**Requirement**:
Format the lines of the listing below as a Markdown table with the columns Row and Line. Cover everything from the line holding "How far is point (515, 310)" through the end of the listing, inclusive, numbering each line and leaving out blank lines.

* Start Given records *

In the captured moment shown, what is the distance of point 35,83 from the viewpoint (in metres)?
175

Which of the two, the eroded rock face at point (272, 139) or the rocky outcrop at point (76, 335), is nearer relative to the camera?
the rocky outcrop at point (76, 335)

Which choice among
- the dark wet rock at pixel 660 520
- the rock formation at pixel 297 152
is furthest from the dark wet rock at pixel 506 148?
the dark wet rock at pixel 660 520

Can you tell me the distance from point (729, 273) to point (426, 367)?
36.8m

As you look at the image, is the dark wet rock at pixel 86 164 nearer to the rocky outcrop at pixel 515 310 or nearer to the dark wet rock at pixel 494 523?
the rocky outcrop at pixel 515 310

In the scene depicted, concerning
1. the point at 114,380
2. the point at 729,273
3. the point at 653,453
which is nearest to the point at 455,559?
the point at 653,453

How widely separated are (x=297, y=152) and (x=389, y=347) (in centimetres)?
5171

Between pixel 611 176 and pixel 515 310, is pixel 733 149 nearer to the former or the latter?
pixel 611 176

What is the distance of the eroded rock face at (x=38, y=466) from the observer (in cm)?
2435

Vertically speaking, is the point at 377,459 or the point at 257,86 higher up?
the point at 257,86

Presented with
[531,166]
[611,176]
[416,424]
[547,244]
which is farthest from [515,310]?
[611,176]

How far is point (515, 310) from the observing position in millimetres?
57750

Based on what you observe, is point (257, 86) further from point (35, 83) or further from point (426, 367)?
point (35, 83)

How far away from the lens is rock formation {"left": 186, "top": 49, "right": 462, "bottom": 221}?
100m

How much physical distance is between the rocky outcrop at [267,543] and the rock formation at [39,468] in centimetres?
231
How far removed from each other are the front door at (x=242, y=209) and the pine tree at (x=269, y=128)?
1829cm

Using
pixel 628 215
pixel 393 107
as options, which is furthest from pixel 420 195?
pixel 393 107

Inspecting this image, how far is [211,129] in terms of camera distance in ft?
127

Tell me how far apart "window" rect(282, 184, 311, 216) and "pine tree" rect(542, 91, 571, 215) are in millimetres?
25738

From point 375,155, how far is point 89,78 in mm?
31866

* End Given records *

**Reply to the task**:
| Row | Line |
|---|---|
| 1 | How far is point (515, 310) from the observing position in millimetres? |
| 2 | 57750 |
| 3 | Based on what you observe, is point (257, 86) further from point (35, 83) or further from point (426, 367)? |
| 4 | point (35, 83) |
| 5 | How far away from the lens is rock formation {"left": 186, "top": 49, "right": 462, "bottom": 221}? |
| 6 | 100m |
| 7 | How much physical distance is between the rocky outcrop at [267,543] and the rock formation at [39,468] in centimetres? |
| 8 | 231 |
| 9 | How far removed from each other are the front door at (x=242, y=209) and the pine tree at (x=269, y=128)? |
| 10 | 1829cm |
| 11 | Using |
| 12 | pixel 628 215 |
| 13 | pixel 393 107 |
| 14 | as options, which is furthest from pixel 420 195? |
| 15 | pixel 393 107 |
| 16 | Inspecting this image, how far is [211,129] in terms of camera distance in ft? |
| 17 | 127 |
| 18 | Tell me how far apart "window" rect(282, 184, 311, 216) and "pine tree" rect(542, 91, 571, 215) are in millimetres? |
| 19 | 25738 |
| 20 | From point 375,155, how far is point 89,78 in mm? |
| 21 | 31866 |